VII - comercialização de medicamentos e produtos magistrais produzidos por manipulação de fórmulas:

a) sob encomenda para entrega posterior ao adquirente, em caráter pessoal, mediante prescrições de profissionais habilitados ou indicação pelo farmacêutico, produzidos no próprio estabelecimento após o atendimento inicial, que serão tributadas na forma do Anexo III desta Lei Complementar;        

b) nos demais casos, quando serão tributadas na forma do Anexo I desta Lei Complementar.       

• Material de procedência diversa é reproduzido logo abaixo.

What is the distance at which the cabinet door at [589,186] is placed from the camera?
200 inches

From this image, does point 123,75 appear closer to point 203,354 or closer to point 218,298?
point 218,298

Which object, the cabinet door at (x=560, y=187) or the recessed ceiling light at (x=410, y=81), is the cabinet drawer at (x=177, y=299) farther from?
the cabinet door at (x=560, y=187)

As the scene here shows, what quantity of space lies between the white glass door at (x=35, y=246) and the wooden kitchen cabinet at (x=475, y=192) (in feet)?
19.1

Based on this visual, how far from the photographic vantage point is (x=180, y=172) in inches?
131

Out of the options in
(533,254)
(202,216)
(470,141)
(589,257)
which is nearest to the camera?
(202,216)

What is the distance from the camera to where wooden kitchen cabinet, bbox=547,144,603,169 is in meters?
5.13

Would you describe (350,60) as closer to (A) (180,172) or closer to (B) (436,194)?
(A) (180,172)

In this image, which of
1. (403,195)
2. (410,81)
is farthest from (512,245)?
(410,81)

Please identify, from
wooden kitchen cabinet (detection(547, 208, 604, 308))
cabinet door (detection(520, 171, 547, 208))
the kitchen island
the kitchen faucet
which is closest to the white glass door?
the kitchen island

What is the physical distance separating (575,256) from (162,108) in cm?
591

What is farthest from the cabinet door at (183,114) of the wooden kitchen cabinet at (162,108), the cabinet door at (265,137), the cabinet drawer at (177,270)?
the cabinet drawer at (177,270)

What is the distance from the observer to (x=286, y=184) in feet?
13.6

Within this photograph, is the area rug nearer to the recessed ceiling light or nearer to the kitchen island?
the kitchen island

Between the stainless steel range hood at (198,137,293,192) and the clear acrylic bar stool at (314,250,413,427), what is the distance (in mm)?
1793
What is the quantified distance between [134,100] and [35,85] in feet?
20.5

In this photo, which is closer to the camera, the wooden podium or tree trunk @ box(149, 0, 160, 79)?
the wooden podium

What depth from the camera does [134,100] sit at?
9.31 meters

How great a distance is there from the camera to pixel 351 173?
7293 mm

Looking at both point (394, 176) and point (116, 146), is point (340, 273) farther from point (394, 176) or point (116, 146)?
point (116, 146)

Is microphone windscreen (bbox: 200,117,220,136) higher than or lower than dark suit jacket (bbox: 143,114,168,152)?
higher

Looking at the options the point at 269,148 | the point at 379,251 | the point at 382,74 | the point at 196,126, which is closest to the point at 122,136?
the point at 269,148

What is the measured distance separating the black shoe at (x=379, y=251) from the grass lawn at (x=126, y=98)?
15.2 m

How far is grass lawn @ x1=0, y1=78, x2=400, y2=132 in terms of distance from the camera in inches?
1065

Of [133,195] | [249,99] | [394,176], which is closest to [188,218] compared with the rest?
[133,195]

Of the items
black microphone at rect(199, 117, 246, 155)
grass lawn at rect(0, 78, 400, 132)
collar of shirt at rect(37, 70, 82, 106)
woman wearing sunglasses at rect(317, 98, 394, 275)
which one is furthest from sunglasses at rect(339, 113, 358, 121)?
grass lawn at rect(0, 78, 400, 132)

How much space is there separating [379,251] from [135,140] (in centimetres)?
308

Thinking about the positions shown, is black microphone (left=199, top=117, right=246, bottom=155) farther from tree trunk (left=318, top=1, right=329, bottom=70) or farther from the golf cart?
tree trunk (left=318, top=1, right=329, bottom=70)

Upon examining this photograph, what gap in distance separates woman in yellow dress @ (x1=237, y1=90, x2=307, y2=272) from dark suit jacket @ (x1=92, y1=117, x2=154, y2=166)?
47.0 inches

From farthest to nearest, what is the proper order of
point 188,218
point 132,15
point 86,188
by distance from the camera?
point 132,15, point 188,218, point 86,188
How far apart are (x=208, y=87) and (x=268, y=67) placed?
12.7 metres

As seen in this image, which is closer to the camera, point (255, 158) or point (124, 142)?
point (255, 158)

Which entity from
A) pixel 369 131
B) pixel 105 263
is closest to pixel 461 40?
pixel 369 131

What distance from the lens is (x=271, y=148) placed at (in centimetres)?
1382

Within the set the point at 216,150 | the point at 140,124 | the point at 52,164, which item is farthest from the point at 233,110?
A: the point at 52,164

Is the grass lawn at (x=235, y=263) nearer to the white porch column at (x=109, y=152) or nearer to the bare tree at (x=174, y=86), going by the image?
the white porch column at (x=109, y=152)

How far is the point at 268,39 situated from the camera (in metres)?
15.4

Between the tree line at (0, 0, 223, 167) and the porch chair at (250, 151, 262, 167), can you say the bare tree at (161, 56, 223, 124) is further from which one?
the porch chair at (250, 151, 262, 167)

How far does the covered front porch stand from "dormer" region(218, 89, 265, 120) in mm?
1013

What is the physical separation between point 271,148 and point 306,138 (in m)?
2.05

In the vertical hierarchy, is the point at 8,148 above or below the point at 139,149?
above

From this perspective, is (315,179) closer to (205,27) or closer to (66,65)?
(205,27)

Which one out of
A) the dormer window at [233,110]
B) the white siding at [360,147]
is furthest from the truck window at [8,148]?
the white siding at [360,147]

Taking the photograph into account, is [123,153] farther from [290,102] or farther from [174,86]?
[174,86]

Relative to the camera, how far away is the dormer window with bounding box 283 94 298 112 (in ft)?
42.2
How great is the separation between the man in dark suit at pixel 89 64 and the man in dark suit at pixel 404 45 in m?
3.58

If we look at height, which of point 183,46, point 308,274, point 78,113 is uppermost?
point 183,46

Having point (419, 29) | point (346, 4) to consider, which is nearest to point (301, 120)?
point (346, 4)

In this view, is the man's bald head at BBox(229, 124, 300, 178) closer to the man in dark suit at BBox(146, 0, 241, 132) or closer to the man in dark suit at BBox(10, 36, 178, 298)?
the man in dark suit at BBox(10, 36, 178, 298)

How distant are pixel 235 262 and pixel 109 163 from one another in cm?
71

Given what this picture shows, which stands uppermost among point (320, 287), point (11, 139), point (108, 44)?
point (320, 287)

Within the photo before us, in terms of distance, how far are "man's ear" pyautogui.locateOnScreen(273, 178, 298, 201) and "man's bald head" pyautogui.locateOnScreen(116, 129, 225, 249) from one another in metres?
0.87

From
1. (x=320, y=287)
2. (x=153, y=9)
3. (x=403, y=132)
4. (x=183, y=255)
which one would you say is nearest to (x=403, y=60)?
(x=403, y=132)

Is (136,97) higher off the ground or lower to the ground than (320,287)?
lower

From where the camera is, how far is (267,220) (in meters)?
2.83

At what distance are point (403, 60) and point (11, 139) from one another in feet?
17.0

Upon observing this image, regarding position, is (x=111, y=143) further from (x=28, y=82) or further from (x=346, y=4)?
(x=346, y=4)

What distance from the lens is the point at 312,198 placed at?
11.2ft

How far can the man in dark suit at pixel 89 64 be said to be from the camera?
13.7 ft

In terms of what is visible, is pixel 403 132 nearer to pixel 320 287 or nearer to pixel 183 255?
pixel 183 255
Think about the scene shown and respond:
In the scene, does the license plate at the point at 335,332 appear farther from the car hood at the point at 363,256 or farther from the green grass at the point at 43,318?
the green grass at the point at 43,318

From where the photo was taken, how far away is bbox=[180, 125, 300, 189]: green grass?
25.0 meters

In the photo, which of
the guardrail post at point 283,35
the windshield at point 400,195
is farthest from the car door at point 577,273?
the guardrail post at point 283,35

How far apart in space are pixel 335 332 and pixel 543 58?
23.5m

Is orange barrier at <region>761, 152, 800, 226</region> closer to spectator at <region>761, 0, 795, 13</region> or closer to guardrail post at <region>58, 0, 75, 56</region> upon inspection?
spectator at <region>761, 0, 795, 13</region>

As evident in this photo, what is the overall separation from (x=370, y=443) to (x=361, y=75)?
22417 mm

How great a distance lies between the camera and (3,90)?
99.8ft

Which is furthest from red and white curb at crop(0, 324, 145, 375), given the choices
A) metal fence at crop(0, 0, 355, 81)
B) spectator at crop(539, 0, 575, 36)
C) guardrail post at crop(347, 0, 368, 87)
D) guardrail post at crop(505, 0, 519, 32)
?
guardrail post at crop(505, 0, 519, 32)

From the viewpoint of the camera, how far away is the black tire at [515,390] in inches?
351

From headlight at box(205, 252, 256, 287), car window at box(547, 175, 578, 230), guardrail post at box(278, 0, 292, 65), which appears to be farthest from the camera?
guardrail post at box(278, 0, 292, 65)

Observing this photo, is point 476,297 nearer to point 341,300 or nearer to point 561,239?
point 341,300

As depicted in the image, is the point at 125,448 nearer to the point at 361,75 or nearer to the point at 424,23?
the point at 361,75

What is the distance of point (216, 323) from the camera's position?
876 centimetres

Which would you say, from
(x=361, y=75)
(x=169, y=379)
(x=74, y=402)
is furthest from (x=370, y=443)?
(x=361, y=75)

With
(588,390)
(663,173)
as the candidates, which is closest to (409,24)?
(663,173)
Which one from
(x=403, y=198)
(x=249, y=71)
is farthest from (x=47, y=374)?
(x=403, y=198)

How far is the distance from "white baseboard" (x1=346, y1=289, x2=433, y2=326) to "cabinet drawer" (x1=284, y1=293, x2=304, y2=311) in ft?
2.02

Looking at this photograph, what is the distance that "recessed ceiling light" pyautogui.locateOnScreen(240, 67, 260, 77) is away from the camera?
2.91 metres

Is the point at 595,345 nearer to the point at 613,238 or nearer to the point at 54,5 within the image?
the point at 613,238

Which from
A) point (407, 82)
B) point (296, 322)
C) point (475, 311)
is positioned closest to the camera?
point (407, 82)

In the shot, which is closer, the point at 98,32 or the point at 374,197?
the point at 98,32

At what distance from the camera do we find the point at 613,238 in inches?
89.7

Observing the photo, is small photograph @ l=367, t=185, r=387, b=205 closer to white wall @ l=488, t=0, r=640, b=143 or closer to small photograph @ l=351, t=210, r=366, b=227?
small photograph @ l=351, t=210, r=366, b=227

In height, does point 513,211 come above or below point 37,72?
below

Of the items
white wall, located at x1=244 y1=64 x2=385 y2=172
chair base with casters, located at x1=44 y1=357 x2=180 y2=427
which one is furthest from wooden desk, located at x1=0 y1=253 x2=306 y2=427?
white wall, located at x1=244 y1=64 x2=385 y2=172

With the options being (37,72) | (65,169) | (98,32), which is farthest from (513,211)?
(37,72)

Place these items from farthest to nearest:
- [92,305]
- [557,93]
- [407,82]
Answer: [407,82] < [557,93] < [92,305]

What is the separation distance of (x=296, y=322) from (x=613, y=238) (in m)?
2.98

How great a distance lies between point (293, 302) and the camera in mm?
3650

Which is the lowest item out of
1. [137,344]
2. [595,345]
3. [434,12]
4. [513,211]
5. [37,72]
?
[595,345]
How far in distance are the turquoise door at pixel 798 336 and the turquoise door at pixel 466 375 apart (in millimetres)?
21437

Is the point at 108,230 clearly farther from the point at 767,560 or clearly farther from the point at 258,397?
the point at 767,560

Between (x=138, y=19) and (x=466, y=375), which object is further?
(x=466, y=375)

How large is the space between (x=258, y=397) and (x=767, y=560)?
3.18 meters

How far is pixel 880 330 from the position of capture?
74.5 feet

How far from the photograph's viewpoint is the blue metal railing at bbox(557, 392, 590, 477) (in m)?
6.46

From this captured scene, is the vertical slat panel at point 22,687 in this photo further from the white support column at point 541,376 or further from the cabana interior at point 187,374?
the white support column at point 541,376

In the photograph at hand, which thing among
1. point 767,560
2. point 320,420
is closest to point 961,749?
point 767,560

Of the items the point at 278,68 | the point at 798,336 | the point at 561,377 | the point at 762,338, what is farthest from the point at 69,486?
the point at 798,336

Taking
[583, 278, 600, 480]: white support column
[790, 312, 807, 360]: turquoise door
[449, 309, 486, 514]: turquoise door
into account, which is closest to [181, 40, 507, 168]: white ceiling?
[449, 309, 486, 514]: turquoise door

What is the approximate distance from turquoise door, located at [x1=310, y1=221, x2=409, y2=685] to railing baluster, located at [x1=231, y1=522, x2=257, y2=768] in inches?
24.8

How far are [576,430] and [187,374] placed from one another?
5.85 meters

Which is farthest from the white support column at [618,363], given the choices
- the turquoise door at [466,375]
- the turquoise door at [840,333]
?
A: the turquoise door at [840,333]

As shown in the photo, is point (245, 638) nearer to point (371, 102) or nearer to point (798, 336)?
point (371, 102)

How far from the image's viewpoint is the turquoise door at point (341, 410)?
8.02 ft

Há, portanto, uma distinção claramente definida: nas situações indicadas na alínea a do inciso VII a tributação devida será de ISS; na alínea b, ICMS.

Ademais, de grande importância o previsto no art. 13 da Lei Complementar n. 147/2014, assim disposto:

Art. 13. Ficam convalidados os atos referentes à apuração e ao recolhimento dos impostos e contribuições da União, dos Estados, do Distrito Federal e dos Municípios mediante regime previsto na Lei Complementar no 123, de 14 de dezembro de 2006, e alterações posteriores, inclusive em relação às obrigações acessórias, pelas empresas que desenvolveram as atividades de comercialização de medicamentos produzidos por manipulação de fórmulas magistrais, até a data de publicação desta Lei Complementar.

Observa-se que, de forma literal, o texto “convalida os atos referentes ao recolhimento”, ou seja, são aceitos os atos praticados pelos contribuintes anteriores à vigência da LC n. 147/2014, não importando o tributo recolhido.

Deste modo, tratando-se de empresa do Simples Nacional, o critério adotado pelo contribuinte no pagamento tributário de suas operações ou negócios, até o exercício de 2014, deve ser aceito pelo Fisco, pois os “seus atos estão convalidados”. A distinção entre ISS e ICMS, conforme definição no § 4º do art. 18 da Lei Complementar n. 123/06, passa a ser cumprida a partir do exercício de 2015.